I'm at odds. A part of me wants to write the store an anonymous letter. Is that an appropriate response? I feel like the situation could have been handled more quietly, more gracefully.
Am I just projecting my own feelings onto things?
7 Comments:
At 12:12 PM, Anonymous said…
Instead of dwelling on the negative aspect of this experience, which is YOUR take on it, you as the observer, why not be grateful that your friend has the EBT card which allows her to buy food to feed her family. You can't really call it a stigma because you don't know the circumstances. It can be seen as a total blessing.
(P.S. - I'm in the process of declaring bankruptcy. One does what one has to do to survive)
At 12:45 PM, Maven said…
i agree with you 100% - what a blessing that this large family has this assistance. of course, no doubt of that.
however, despite the fact that assistance is a help and a blessing, i don't think anyone is thrilled to have to take/need it.
but i hear what you're saying, and that's why i wanted to point out that i was wondering if i was just "projecting."
At 5:53 PM, Anonymous said…
I would speak to the store manager personally and talk about all the cashiers maintaining people's privacy and dignity as much as possible, not just that particular cashier. Everyone needs an occasional reminder about sensitivity.
While this might possibly not be the case for your friend, many people don't see receiving assistance as a stigma. you might also reinforce that you don't think so by treating your friend in exactly the same manner that you did before you saw the card.

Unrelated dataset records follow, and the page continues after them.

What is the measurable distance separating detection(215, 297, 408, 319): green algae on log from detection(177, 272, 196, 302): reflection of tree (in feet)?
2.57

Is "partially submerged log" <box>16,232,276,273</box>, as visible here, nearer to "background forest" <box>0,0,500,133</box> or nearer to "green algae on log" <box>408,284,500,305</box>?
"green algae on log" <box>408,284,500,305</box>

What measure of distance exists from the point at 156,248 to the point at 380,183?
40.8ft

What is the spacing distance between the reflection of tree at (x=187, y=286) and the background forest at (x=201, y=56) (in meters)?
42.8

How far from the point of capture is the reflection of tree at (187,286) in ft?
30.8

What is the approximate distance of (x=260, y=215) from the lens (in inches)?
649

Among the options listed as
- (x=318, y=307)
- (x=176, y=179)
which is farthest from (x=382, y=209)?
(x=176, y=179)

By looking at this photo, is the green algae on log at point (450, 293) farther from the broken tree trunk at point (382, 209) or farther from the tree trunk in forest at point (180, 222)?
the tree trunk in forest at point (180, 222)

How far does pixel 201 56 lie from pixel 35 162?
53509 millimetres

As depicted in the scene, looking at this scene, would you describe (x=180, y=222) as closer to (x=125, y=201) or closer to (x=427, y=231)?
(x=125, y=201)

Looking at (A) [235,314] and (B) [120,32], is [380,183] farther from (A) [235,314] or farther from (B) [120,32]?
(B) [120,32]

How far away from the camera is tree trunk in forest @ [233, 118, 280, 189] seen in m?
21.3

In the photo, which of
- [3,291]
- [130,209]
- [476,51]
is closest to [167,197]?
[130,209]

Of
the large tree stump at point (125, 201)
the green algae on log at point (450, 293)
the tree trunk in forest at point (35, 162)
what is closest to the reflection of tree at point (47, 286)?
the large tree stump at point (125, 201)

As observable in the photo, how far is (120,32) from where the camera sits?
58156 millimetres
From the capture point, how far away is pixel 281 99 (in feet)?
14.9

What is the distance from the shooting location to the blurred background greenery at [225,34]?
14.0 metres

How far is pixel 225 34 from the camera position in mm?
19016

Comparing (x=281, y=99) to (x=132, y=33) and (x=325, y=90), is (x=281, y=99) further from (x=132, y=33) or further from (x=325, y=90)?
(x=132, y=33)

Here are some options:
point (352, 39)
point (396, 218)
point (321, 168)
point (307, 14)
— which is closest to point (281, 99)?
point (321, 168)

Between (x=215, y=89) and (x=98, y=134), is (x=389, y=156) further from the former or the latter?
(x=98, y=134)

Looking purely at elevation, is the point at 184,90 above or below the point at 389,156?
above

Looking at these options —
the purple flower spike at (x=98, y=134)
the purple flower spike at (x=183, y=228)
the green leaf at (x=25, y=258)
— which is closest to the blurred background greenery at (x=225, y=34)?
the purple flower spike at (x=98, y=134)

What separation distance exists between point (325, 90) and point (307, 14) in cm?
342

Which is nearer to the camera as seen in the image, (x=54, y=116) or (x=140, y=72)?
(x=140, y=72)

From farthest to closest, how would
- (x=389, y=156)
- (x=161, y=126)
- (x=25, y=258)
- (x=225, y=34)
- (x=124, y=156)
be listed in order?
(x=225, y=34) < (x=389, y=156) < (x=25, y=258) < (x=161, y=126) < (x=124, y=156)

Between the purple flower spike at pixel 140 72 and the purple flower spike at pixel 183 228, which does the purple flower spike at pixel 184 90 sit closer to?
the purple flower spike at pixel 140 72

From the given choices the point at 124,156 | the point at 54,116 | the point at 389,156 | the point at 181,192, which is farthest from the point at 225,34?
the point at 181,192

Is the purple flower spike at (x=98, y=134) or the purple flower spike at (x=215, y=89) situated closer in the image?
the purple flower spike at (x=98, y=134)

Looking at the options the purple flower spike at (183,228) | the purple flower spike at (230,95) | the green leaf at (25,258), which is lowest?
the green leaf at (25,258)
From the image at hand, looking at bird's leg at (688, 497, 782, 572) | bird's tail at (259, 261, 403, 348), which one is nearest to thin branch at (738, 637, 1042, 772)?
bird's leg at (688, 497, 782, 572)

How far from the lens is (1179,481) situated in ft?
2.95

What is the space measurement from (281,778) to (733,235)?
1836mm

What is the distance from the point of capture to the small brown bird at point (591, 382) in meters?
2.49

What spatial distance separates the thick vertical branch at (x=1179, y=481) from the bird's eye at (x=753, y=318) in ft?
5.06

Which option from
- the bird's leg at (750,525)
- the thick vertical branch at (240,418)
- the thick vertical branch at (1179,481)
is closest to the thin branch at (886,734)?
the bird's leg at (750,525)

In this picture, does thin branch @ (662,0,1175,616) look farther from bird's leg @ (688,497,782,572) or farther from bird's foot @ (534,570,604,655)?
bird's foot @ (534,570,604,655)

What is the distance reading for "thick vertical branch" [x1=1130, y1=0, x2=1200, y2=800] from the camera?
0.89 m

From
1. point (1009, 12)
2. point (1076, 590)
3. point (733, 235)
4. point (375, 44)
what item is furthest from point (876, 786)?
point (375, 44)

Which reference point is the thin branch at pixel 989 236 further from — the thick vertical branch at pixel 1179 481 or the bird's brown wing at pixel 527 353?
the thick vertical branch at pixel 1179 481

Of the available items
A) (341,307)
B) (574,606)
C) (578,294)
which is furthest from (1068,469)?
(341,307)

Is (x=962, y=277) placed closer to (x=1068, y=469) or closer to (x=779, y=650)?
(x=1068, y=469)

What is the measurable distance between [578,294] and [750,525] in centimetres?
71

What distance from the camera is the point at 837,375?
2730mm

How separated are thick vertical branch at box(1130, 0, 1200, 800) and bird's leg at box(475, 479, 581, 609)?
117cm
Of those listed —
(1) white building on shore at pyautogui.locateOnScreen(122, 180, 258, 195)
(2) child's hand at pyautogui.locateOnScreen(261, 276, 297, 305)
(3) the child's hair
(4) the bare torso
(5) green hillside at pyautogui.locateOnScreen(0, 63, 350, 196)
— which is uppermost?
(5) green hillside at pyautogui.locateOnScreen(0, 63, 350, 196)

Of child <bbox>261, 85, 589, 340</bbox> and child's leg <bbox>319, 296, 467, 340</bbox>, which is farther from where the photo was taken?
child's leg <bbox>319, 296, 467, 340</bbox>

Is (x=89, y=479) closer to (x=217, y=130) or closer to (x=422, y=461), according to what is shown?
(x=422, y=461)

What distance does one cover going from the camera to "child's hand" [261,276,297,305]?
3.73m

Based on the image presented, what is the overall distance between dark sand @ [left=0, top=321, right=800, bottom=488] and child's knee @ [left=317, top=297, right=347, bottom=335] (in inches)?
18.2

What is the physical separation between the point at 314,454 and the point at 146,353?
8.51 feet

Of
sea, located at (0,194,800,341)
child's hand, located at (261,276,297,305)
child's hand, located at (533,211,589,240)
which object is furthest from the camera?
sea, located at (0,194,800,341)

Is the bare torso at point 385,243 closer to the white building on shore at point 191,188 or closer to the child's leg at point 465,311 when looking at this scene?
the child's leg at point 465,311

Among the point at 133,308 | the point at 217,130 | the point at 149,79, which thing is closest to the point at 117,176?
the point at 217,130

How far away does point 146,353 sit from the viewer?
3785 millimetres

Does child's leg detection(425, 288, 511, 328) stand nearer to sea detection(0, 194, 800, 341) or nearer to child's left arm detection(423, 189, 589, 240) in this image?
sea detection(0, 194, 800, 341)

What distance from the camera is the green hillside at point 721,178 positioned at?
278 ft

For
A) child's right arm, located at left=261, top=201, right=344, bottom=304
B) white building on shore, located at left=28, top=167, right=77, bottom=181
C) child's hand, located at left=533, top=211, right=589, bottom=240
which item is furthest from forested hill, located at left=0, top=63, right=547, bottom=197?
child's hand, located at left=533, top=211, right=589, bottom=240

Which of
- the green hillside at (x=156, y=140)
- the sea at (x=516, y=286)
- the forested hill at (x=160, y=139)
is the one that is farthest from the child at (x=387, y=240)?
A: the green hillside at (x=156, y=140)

Let her know that it doesn't matter to you by not letting it matter to you.
At 1:31 PM, Wendy said…
I would absolutely talk to the store manager, also. There is no reason to even take the chance of embarrassing someone - it's just unnecessary and unkind. Compassion and discretion are traits I would think any store would want their employees to have.
Happy Thanksgiving.
At 8:57 PM, Dinosaur Mom said…
You are projecting, but that's not necessarily a bad thing. It's one of the cornerstones of empathy. Better you should send a signed letter or talk to the manager than do something anonymously, though.